Search code examples
c++clangcompiler-optimizationstdstringlibc++

Why is initializing a string to "" more efficient than the default constructor?


Generally, the default constructor should be the fastest way of making an empty container. That's why I was surprised to see that it's worse than initializing to an empty string literal:

#include <string>

std::string make_default() {
    return {};
}

std::string make_empty() {
    return "";
}

This compiles to: (clang 16, libc++)

make_default():
        mov     rax, rdi
        xorps   xmm0, xmm0
        movups  xmmword ptr [rdi], xmm0
        mov     qword ptr [rdi + 16], 0
        ret
make_empty():
        mov     rax, rdi
        mov     word ptr [rdi], 0
        ret

See live example at Compiler Explorer.

Notice how returning {} is zeroing 24 bytes in total, but returning "" is only zeroing 2 bytes. How come return ""; is so much better?


Solution

  • This is an intentional decision in libc++'s implementation of std::string.

    First of all, std::string has so-called Small String Optimization (SSO), which means that for very short (or empty) strings, it will store their contents directly inside of the container, rather than allocating dynamic memory. That's why we don't see any allocations in either case.

    In libc++, the "short representation" of a std::string consists of:

    Size (x86_64) Meaning
    1 bit "short flag" indicating that it is a short string (zero means yes)
    7 bits length of the string, excluding null terminator
    0 bytes padding bytes to align string data (none for basic_string<char>)
    23 bytes string data, including null terminator

    For an empty string, we only need to store two bytes of information:

    • one zero-byte for the "short flag" and the length
    • one zero-byte for the null terminator

    The constructor accepting a const char* will only write these two bytes, the bare minimum. The default constructor "unnecessarily" zeroes all 24 bytes that the std::string contains. This may be better overall though, because it makes it possible for the compiler to emit std::memset or other SIMD-parallel ways of zeroing arrays of strings in bulk.

    For a full explanation, see below:

    Initializing to "" / Calling string(const char*)
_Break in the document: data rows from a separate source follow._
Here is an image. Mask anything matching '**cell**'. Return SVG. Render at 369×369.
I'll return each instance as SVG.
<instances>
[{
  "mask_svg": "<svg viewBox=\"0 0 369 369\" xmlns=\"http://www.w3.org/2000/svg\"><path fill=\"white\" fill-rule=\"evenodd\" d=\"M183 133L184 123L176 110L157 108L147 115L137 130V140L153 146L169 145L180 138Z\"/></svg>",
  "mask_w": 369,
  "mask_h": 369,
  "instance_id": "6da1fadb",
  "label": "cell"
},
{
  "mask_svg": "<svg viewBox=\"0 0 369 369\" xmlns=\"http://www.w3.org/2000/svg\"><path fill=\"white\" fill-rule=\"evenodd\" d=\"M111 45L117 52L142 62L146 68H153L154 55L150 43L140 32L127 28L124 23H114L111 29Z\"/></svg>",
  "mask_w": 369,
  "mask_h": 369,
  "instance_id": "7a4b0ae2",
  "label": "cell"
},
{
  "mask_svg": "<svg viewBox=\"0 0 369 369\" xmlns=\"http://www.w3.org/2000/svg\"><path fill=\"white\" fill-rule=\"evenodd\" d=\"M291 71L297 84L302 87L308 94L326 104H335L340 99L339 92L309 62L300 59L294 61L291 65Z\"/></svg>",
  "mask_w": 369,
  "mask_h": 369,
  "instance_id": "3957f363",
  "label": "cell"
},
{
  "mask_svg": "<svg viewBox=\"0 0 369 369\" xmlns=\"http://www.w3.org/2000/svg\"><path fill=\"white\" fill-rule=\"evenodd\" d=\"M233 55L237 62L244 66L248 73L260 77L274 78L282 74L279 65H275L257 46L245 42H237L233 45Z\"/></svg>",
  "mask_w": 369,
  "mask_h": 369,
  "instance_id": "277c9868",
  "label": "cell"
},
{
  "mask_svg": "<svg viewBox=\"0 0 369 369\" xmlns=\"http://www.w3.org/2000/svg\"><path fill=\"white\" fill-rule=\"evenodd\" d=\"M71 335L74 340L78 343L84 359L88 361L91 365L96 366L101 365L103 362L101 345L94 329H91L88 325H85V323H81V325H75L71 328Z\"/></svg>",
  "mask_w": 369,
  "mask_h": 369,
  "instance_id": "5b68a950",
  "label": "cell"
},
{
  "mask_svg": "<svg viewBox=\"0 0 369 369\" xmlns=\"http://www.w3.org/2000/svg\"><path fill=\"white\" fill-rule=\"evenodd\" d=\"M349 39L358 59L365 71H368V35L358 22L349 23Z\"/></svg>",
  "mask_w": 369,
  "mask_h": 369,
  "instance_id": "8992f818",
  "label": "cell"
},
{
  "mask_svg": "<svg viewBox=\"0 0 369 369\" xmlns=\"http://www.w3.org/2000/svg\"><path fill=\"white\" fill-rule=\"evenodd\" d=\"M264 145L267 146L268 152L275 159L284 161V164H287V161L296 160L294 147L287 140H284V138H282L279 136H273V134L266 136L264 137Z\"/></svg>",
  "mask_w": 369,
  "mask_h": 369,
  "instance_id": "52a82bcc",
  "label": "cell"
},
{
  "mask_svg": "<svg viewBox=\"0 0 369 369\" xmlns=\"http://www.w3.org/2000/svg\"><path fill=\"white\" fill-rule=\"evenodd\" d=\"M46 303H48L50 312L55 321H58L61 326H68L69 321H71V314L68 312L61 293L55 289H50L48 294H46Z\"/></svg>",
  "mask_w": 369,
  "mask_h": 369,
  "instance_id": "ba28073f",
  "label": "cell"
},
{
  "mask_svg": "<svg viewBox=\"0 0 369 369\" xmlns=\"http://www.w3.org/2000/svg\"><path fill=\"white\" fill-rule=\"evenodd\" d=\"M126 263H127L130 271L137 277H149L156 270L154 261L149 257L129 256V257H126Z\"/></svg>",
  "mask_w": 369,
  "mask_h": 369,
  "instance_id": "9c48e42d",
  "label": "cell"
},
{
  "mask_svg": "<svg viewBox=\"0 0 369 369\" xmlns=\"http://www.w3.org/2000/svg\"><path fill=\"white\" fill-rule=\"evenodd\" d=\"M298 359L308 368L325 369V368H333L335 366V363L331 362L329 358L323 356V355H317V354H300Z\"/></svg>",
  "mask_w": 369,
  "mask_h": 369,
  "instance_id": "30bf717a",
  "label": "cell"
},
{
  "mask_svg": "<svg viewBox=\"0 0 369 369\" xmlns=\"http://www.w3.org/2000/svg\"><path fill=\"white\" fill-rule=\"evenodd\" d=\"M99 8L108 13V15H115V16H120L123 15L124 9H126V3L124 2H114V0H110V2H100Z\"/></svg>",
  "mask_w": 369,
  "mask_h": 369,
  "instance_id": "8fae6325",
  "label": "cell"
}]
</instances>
    To understand what happens, let's look at the libc++ source code for std::basic_string:

    // constraints...
    /* specifiers... */ basic_string(const _CharT* __s)
      : /* leave memory indeterminate */ {
        // assert that __s != nullptr
        __init(__s, traits_type::length(__s));
        // ...
      }
    

    This ends up calling __init(__s, 0), where 0 is the length of the string, obtained from std::char_traits<char>:

    // template head etc...
    void basic_string</* ... */>::__init(const value_type* __s, size_type __sz)
    {
        // length and constexpr checks
        pointer __p;
        if (__fits_in_sso(__sz))
        {
            __set_short_size(__sz); // set size to zero, first byte
            __p = __get_short_pointer();
        }
        else
        {
            // not entered
        }
        traits_type::copy(std::__to_address(__p), __s, __sz); // copy string, nothing happens
        traits_type::assign(__p[__sz], value_type()); // add null terminator
    }
    

    __set_short_size will end up writing only a single byte, because the short representation of a string is:

    struct __short
    {
        struct _LIBCPP_PACKED {
            unsigned char __is_long_ : 1; // set to zero when active
            unsigned char __size_ : 7;    // set to zero for empty string
        };
        char __padding_[sizeof(value_type) - 1]; // zero size array
        value_type __data_[__min_cap]; // null terminator goes here
    };
    

    After compiler optimizations, zeroing __is_long_, __size_, and one byte of __data_ compiles to:

    mov word ptr [rdi], 0
    

    Initializing to {} / Calling string()

    The default constructor is more wasteful by comparison:

    /* specifiers... */ basic_string() /* noexcept(...) */
      : /* leave memory indeterminate */ {
        // ...
        __default_init();
    }
    

    This ends up calling __default_init(), which does:

    /* specifiers... */ void __default_init() {
        __r_.first() = __rep(); // set representation to value-initialized __rep
        // constexpr-only stuff...
    }
    

    Value-initialization of a __rep() results in 24 zero bytes, because:

    struct __rep {
        union {
            __long  __l; // first union member gets initialized,
            __short __s; // __long representation is 24 bytes large
            __raw   __r;
        };
    };
    

    Conclusion

    If you want to value-initialize everywhere for the sake of consistency, don't let this keep you from it. Zeroing out a few bytes unnecessarily isn't a big performance problem you need to worry about.

    In fact, it is helpful when initializing large quantities of strings, because std::memset may be used, or some other SIMD way of zeroing out memory.